Après l’enquête, il semble que la place du service social dans une entreprise, qu’elle soit qualifiée de nodale, de carrefour ou de transversale, est réellement particulière. Cette position transversale permet ainsi au service social d’être considéré comme expert dans les relations individuelles mais également de participer à la politique sociale des entreprises en tant qu’expert des relations sociales. Le service social est en relation avec de multiples partenaires, il a un regard spécifique sur l’entreprise, ses composantes et l’environnement dans lequel elle se situe. Cependant la fonction d’expertise n’est pas exerçable partout, dans tous les modèles d’entreprise.

Entrées fournies.
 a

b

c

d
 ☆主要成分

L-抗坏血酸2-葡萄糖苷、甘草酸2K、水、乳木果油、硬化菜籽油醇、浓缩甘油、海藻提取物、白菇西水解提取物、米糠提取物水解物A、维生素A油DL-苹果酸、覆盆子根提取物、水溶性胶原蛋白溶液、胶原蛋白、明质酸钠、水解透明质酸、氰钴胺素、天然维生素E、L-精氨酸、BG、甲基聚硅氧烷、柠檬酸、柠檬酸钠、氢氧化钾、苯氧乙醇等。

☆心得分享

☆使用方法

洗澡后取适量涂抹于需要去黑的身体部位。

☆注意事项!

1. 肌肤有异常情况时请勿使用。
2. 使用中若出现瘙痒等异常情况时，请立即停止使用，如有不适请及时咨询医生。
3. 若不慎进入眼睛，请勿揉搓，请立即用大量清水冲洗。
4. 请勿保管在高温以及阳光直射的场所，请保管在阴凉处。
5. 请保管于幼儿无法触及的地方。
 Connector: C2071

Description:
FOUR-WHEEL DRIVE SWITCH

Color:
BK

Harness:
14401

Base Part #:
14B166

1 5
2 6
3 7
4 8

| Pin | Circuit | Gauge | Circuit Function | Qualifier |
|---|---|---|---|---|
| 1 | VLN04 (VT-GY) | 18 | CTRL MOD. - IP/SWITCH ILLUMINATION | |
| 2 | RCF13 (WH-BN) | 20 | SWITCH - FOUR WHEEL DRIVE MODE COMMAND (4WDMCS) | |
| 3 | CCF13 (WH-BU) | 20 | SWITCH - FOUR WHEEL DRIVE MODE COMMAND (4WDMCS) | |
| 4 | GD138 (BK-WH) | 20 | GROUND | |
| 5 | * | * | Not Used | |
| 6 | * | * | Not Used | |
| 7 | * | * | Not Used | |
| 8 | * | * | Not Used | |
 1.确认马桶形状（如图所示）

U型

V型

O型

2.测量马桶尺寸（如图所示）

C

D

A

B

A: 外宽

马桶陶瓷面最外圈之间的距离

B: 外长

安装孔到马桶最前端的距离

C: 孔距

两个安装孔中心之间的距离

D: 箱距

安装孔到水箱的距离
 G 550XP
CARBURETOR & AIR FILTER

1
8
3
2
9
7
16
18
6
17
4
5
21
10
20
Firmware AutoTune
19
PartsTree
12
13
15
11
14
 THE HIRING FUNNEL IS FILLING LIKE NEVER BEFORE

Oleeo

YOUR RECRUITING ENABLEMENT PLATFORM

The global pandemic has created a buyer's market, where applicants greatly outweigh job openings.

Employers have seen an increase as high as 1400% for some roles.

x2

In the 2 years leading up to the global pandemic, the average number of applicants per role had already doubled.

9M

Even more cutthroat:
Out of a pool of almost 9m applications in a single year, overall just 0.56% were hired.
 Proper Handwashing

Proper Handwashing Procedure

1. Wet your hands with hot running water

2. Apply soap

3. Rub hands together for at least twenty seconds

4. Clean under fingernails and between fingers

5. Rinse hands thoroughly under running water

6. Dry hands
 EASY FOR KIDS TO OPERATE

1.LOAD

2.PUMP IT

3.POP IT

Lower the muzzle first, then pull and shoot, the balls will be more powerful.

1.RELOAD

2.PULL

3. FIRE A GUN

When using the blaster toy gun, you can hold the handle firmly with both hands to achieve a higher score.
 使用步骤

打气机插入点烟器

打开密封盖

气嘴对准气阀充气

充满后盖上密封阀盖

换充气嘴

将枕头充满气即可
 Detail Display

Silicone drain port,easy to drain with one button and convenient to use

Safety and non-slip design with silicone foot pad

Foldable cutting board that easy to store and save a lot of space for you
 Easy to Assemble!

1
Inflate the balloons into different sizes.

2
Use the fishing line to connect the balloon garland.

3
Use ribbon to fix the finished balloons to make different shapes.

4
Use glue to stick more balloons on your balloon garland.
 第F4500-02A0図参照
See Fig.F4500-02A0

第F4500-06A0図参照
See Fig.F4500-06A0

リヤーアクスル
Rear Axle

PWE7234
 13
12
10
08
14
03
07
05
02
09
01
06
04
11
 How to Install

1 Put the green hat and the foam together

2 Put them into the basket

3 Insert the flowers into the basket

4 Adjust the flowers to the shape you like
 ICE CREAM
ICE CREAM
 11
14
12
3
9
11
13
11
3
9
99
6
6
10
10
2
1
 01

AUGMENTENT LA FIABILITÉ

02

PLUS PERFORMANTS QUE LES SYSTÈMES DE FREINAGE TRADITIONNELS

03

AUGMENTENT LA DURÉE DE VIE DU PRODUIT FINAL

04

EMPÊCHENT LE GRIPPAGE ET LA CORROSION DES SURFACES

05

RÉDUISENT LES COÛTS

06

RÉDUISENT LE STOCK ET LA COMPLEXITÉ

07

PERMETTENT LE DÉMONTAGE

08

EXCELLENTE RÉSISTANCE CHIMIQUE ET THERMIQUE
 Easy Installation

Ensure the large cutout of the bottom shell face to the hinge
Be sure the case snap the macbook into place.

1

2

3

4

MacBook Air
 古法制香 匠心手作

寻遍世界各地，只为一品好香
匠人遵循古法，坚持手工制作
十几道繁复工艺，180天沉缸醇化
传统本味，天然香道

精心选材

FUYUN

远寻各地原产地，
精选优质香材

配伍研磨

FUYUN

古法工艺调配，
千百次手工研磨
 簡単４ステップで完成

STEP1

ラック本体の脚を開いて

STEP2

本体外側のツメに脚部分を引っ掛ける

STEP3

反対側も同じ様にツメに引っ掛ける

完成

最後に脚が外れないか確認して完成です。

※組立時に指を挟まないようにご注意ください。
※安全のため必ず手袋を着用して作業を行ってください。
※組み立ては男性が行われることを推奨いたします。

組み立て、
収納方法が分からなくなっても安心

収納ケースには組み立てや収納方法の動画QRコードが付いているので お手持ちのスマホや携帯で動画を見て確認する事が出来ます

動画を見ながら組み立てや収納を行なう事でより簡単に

Consigne 1. Dans le texte sur le service social en entreprise, par quels qualificatifs la place de ce service est-elle désignée ?
Consigne 2. Reprenez le texte sur le service social en entreprise à la suite de sa dernière phrase.

Zone de réponse 1. Nodale, de carrefour ou transversale.

Zone de réponse 2.
Ceci dépend beaucoup du jeu des acteurs, des relations de pouvoirs qui s’exercent, des ressources qui sont mobilisées. On peut apparenter le SST à “l’acteur de l’interface” décrit dans Les mondes sociaux de l’entreprise. Cet acteur possède le maximum de ressources de son côté. Il appartient, notamment, au réseau informel de circulation de l’information, il permet la prise en compte de l’environnement par l’organisation et il agit à l’intérieur mais également à l’extérieur de celle-ci. Il peut développer des stratégies de négociations. Il s’agit “d’un acteur-clé pour l’entreprise” . Néanmoins ce rôle à l’interface ne peut être mise en avant dans tous les types d’entreprise. Le travail en collaboration n’est pas automatique et il dépend du bon vouloir de chacun, de sa position dans l’entreprise et des enjeux de pouvoir.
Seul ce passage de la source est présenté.